> What the task asks: Pick out every line of the records that contains the word "rise", and copy each such line in full. Matching is case-sensitive.

> Data extract:
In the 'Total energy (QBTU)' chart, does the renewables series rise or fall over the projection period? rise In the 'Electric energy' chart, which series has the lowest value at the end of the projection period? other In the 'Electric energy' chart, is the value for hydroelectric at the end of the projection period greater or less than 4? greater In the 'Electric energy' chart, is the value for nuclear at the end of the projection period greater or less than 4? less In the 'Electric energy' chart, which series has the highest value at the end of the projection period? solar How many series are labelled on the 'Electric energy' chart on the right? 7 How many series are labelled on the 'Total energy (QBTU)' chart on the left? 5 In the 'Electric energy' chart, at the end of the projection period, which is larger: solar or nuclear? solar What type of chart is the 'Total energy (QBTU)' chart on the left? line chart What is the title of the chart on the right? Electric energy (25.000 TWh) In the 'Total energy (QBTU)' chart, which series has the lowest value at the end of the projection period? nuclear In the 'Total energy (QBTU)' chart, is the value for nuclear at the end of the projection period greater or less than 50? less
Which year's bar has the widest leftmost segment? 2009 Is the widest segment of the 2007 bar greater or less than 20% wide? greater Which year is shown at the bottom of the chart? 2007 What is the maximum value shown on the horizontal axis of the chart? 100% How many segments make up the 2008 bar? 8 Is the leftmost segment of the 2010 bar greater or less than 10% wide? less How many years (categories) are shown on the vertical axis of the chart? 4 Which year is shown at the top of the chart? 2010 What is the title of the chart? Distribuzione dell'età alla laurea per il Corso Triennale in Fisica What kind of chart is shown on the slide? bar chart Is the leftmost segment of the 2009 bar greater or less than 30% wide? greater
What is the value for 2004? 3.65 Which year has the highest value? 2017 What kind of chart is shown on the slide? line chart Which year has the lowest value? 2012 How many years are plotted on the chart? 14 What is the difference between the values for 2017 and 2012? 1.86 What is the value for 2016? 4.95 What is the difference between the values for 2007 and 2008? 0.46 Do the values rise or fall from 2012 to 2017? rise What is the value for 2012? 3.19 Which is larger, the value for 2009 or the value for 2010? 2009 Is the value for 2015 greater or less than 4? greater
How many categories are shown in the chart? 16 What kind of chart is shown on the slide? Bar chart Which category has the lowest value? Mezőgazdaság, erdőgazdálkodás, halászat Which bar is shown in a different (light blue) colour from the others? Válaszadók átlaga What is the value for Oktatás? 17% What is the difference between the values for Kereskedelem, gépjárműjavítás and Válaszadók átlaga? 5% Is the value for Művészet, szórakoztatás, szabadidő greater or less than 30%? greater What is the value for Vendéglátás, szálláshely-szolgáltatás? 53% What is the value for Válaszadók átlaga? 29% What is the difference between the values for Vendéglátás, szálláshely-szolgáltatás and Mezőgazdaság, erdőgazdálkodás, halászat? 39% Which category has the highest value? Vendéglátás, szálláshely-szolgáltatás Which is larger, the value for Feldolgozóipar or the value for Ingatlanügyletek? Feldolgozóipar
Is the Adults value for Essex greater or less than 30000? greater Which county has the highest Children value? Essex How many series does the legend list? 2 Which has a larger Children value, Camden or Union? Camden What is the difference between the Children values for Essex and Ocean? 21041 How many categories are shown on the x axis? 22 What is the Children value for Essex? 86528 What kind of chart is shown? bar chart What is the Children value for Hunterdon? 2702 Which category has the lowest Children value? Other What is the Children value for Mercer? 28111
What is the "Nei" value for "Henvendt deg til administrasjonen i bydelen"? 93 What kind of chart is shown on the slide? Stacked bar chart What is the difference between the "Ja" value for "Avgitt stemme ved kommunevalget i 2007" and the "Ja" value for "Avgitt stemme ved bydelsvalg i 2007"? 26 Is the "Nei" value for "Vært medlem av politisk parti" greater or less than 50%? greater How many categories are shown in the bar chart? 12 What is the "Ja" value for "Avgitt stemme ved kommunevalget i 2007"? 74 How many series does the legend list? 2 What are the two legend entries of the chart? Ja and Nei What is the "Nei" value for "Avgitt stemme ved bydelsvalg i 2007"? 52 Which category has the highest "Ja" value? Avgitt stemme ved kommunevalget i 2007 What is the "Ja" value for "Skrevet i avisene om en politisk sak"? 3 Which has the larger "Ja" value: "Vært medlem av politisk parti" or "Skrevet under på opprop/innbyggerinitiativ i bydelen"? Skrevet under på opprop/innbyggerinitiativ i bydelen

> Result of this exercise:
In the 'Total energy (QBTU)' chart, does the renewables series rise or fall over the projection period? rise In the 'Electric energy' chart, which series has the lowest value at the end of the projection period? other In the 'Electric energy' chart, is the value for hydroelectric at the end of the projection period greater or less than 4? greater In the 'Electric energy' chart, is the value for nuclear at the end of the projection period greater or less than 4? less In the 'Electric energy' chart, which series has the highest value at the end of the projection period? solar How many series are labelled on the 'Electric energy' chart on the right? 7 How many series are labelled on the 'Total energy (QBTU)' chart on the left? 5 In the 'Electric energy' chart, at the end of the projection period, which is larger: solar or nuclear? solar What type of chart is the 'Total energy (QBTU)' chart on the left? line chart What is the title of the chart on the right? Electric energy (25.000 TWh) In the 'Total energy (QBTU)' chart, which series has the lowest value at the end of the projection period? nuclear In the 'Total energy (QBTU)' chart, is the value for nuclear at the end of the projection period greater or less than 50? less
What is the value for 2004? 3.65 Which year has the highest value? 2017 What kind of chart is shown on the slide? line chart Which year has the lowest value? 2012 How many years are plotted on the chart? 14 What is the difference between the values for 2017 and 2012? 1.86 What is the value for 2016? 4.95 What is the difference between the values for 2007 and 2008? 0.46 Do the values rise or fall from 2012 to 2017? rise What is the value for 2012? 3.19 Which is larger, the value for 2009 or the value for 2010? 2009 Is the value for 2015 greater or less than 4? greater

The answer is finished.